Providing support for connectivity is “crucial” and the FCC’s proposal is a “step in the right direction,” said John Harrington, CEO of Funds for Learning, which provides E-rate compliance support. The greatest need is for additional funding and for various education groups to propose “concrete” reforms for the program, Harrington said. “We do have 17 years of data to support the fact that there is greater need for support in schools and libraries than the program is currently providing,” he said.
The main disagreement between Wheeler and the education groups appears to be timing, said a former top FCC official who doesn’t represent clients on E-rate. The educational groups say “the most important thing is putting new money in the program,” the former official said. Wheeler “has consistently said first we modernize and upgrade the program and then we step back and say ‘Is there a need for new money’ and if so let’s do that.”
"The chairman has shown no desire to necessarily please the Democratic base, whether it be net neutrality or now E-rate,” said a former FCC spectrum official who doesn’t represents any clients involved in the E-rate discussions.
Libraries Also Voice Concerns
Libraries are also raising concerns. The draft E-rate order (WID June 26 p11) would hurt libraries in dense urban areas in favor of helping larger suburban ones, former FCC Chairman Reed Hundt, who now represents the Urban Libraries Council, told us. The proposal would change the formula that determines how much of the costs for libraries are covered by the program, he said. Schools would continue to be funded based on the proportion of students eligible for free and reduced price lunches. Funding for libraries would be based on the square footage of the buildings, he said. “We want to be treated the same as schools, based on human measurements. Square footage is a terrible measure,” he said. Urban libraries are “crowded and cramped. There’s a small square footage per person, as opposed to large, luxurious, unoccupied, spacious, suburban libraries.”

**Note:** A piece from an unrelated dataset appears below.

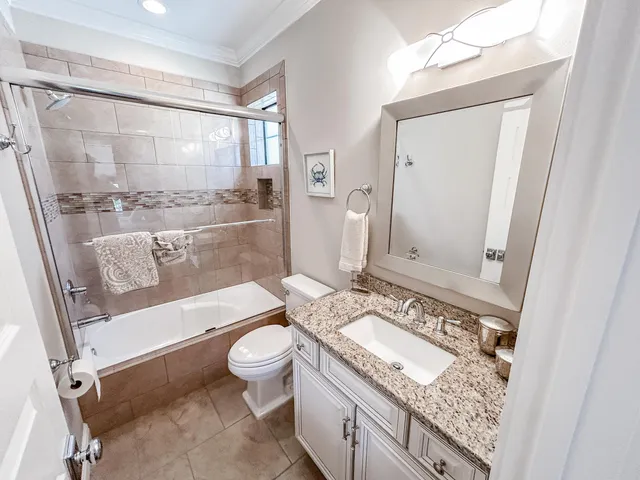a bathroom with a granite countertop sink toilet mirror and bathtub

The formula, if adopted, could bring some benefits, said Marijke Visser, American Library Association’s assistant director in the Office for Information Technology Policy. Libraries are required to report their square footage to the U.S. Institute of Museum and Library Services and easily would be able to report it to the FCC, she said. More money should be provided for connections to libraries, in addition to the increased funding proposed for connections within libraries, she said. ULC represents many of the nation’s largest libraries, Hundt said. The ALA represents libraries and librarians both in and outside urban areas, Visser said.

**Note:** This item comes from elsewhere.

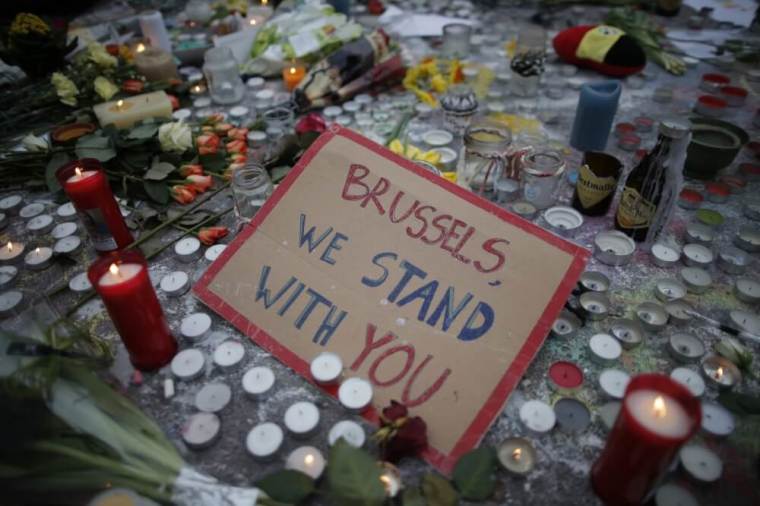 Candles are seen near a message,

The proposal drew criticism from Bright House Networks, which in an ex parte filing (http://bit.ly/1jsavnm) Thursday told FCC staff the draft order would mean only 13 percent of the nation’s K-12 students would benefit from E-rate funding for Wi-Fi equipment or Wi-Fi services in the next two years. Under the draft, funds would continue to be appropriated under the current discount priority system. The facilities eligible for the highest discounts would have priority to receive the funding each year. “If a large proportion of high-discount schools chose to take all their funding up front, they could potentially claim the entire $1 billion provided for the first year, and most likely, the entire $1 billion provided in the second year,” the filing said, resulting in “very little funding remaining to support other schools in the first two years.”